Then we extract individual fields from addressNode:
addressNode.get("city").asText()
addressNode.get("zipcode").asText()
✔ Accessing Array Elements:
rootNode.get("skills") returns a JsonNode representing the JSON array.
Iterating through the array elements using a for-each loop and accessing each skill’s value with skill.asText().
✅ Advantages of Tree Model
Advantage
Explanation
Dynamic Parsing
No need to create Java classes in advance. Useful for unknown or changing JSON structures.
Selective Data Access
Access only the parts of the JSON you need, saving memory and effort.
Nested and Array Support
Easily traverse deeply nested objects and arrays without mapping everything upfront.
✅ When to Use Tree Model vs Data Binding
Scenario
Recommended Approach
Static and well-defined structure
Use POJOs + ObjectMapper (Serialization/Deserialization)
Unknown, dynamic, or partial structure
Use Tree Model (JsonNode)
Need to modify part of the JSON
Use ObjectNode (which extends JsonNode) to manipulate fields
4. Creating JSON Objects Dynamically with ObjectNode
In some scenarios, you don’t have a predefined Java object (POJO) to represent the JSON you want to generate.
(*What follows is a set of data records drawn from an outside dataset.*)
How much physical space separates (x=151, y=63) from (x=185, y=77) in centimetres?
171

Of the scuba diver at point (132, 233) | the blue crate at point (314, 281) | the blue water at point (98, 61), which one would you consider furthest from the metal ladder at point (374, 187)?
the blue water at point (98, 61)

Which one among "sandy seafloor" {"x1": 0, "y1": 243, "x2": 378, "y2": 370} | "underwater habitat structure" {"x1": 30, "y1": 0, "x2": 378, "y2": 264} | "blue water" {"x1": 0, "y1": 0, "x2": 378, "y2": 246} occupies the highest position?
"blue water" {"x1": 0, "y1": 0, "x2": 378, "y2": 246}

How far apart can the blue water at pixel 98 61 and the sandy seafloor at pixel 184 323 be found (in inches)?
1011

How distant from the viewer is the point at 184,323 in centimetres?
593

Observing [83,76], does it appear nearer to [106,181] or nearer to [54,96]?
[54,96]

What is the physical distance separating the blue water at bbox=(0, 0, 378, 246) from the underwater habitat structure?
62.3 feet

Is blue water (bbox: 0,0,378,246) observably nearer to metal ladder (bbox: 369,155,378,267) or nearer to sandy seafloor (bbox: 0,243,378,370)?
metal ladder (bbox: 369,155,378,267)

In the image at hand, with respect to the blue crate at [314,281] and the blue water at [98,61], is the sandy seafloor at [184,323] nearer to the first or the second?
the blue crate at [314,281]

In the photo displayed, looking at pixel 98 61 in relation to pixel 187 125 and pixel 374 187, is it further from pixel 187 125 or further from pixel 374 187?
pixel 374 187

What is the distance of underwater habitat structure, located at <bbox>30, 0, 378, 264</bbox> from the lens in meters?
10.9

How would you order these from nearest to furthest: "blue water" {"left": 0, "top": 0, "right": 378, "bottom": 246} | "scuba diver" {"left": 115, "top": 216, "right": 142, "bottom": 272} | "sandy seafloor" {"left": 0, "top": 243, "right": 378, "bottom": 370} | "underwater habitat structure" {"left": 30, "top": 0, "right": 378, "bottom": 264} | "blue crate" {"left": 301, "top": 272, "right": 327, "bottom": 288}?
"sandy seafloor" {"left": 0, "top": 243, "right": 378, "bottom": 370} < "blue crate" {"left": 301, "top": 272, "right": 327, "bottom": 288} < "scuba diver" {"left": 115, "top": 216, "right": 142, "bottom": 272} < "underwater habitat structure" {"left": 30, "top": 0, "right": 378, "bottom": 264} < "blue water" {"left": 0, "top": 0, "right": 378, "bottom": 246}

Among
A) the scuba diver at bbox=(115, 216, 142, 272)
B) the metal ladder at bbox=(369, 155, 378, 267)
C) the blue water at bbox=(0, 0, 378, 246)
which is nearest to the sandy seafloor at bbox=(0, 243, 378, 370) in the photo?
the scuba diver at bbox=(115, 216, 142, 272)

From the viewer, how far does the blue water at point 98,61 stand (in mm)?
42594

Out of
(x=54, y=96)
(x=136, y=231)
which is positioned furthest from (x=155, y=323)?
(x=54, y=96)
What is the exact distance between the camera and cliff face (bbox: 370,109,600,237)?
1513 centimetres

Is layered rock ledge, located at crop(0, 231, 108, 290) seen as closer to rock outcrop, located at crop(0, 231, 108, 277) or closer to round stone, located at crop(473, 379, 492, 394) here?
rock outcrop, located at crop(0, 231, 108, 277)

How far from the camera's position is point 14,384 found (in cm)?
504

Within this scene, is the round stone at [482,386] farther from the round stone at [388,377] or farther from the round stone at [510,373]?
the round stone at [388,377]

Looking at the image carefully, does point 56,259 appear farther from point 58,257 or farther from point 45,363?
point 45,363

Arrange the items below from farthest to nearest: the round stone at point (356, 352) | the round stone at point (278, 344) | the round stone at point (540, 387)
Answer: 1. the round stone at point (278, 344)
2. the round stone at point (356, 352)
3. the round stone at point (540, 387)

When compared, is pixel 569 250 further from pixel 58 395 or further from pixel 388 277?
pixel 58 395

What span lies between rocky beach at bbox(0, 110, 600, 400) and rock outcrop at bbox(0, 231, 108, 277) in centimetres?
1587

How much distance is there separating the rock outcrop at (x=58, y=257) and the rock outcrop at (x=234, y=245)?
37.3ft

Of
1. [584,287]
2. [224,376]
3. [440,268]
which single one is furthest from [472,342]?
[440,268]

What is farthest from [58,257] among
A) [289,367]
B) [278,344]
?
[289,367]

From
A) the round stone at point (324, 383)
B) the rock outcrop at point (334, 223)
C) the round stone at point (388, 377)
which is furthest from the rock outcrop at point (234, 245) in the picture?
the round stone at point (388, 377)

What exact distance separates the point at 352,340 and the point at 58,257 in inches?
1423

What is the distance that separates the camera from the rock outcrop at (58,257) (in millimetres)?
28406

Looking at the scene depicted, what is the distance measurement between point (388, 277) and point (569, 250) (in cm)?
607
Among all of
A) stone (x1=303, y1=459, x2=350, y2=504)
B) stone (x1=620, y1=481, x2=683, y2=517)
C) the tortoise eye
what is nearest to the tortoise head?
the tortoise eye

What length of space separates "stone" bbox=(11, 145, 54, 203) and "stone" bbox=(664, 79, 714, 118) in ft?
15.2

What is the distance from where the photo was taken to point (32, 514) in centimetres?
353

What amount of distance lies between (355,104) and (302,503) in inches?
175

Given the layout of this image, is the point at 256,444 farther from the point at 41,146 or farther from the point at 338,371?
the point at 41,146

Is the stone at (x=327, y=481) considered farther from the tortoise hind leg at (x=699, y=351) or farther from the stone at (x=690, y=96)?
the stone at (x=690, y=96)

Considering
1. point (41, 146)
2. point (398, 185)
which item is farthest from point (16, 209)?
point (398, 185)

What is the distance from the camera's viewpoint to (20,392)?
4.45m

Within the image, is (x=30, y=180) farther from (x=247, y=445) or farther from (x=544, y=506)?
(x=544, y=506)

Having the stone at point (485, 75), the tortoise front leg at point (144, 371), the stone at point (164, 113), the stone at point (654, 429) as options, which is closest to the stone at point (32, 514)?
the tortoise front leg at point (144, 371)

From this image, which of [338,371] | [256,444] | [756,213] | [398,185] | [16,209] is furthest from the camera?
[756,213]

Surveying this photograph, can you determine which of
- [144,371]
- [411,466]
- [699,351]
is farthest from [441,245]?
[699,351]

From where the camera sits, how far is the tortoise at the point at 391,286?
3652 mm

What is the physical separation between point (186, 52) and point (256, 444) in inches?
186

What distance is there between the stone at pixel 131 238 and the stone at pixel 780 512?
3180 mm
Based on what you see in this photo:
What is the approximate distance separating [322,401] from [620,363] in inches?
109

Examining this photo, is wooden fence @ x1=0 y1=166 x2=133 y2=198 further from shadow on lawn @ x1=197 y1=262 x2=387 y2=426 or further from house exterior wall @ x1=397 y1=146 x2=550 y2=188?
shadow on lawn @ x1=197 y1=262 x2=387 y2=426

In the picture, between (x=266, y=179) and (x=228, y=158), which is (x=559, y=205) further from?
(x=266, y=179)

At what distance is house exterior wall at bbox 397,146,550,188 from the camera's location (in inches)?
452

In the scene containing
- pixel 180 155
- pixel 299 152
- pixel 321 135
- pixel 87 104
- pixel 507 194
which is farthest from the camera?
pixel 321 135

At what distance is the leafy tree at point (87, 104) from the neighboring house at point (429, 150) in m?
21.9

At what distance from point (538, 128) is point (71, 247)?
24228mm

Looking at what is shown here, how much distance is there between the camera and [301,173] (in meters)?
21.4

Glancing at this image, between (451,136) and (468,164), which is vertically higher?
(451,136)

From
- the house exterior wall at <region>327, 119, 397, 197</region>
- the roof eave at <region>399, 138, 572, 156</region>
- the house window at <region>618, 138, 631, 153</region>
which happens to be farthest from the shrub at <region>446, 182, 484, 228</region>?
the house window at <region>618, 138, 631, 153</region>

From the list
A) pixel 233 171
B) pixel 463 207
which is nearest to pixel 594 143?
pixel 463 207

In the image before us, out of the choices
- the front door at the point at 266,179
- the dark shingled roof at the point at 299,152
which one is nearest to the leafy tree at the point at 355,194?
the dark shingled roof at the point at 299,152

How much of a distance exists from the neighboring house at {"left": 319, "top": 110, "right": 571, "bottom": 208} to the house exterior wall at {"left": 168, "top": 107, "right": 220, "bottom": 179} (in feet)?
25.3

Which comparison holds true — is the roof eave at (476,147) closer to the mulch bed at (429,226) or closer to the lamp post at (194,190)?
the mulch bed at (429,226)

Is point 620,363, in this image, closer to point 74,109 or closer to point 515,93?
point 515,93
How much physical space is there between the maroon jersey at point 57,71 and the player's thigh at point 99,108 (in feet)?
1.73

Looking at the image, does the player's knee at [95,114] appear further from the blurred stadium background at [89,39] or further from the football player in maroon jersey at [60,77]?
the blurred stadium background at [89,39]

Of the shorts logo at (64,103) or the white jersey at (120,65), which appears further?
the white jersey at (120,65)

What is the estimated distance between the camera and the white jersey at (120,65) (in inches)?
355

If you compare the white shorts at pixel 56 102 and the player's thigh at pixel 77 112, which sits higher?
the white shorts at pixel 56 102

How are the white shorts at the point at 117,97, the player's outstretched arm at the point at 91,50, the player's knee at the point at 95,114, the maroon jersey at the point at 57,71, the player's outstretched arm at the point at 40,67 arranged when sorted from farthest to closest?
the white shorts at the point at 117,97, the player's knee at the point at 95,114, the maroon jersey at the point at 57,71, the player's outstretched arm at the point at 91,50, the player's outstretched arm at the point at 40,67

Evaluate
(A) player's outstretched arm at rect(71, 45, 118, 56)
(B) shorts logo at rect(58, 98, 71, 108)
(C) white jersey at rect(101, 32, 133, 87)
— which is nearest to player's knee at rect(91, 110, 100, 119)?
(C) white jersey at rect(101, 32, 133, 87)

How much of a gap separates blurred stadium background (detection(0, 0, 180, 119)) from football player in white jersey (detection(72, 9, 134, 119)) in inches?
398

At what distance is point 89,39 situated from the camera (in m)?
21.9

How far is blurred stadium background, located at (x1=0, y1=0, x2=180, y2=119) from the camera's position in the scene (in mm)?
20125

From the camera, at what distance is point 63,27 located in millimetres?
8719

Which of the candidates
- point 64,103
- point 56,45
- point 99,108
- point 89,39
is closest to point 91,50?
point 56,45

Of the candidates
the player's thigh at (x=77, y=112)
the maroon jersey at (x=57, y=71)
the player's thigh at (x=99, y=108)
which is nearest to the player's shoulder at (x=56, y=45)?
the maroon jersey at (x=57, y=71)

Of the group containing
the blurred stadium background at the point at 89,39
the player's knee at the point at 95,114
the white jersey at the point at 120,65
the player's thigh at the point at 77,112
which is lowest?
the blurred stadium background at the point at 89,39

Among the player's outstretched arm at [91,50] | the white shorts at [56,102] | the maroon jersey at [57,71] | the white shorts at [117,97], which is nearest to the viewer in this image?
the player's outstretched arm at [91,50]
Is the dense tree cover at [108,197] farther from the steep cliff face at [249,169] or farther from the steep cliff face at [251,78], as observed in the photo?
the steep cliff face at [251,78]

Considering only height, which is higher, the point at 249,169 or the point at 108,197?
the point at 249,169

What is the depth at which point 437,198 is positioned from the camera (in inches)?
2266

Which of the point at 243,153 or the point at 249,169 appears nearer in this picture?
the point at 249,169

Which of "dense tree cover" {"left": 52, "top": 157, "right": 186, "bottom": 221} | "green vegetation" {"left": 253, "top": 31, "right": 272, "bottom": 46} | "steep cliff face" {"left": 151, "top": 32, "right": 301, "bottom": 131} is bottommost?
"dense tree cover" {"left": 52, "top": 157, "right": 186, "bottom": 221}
For example, when building dynamic JSON responses in REST APIs, or transforming data on the fly. Jackson’s ObjectNode class is ideal for such cases.
✅ What Is ObjectNode?
ObjectNode is a subclass of JsonNode that represents a JSON object { ... }.
Allows you to dynamically create, modify, and remove fields without needing a POJO.
Ideal when you want to construct a JSON object programmatically
✅ Demonstrates how to create simple fields using put().
✅ Shows how to add a nested object with ObjectNode.
✅ Explains how to build an array field using ArrayNode.
✅ Illustrates use cases like building dynamic JSON responses in REST APIs, building configuration files dynamically, or performing data transformations.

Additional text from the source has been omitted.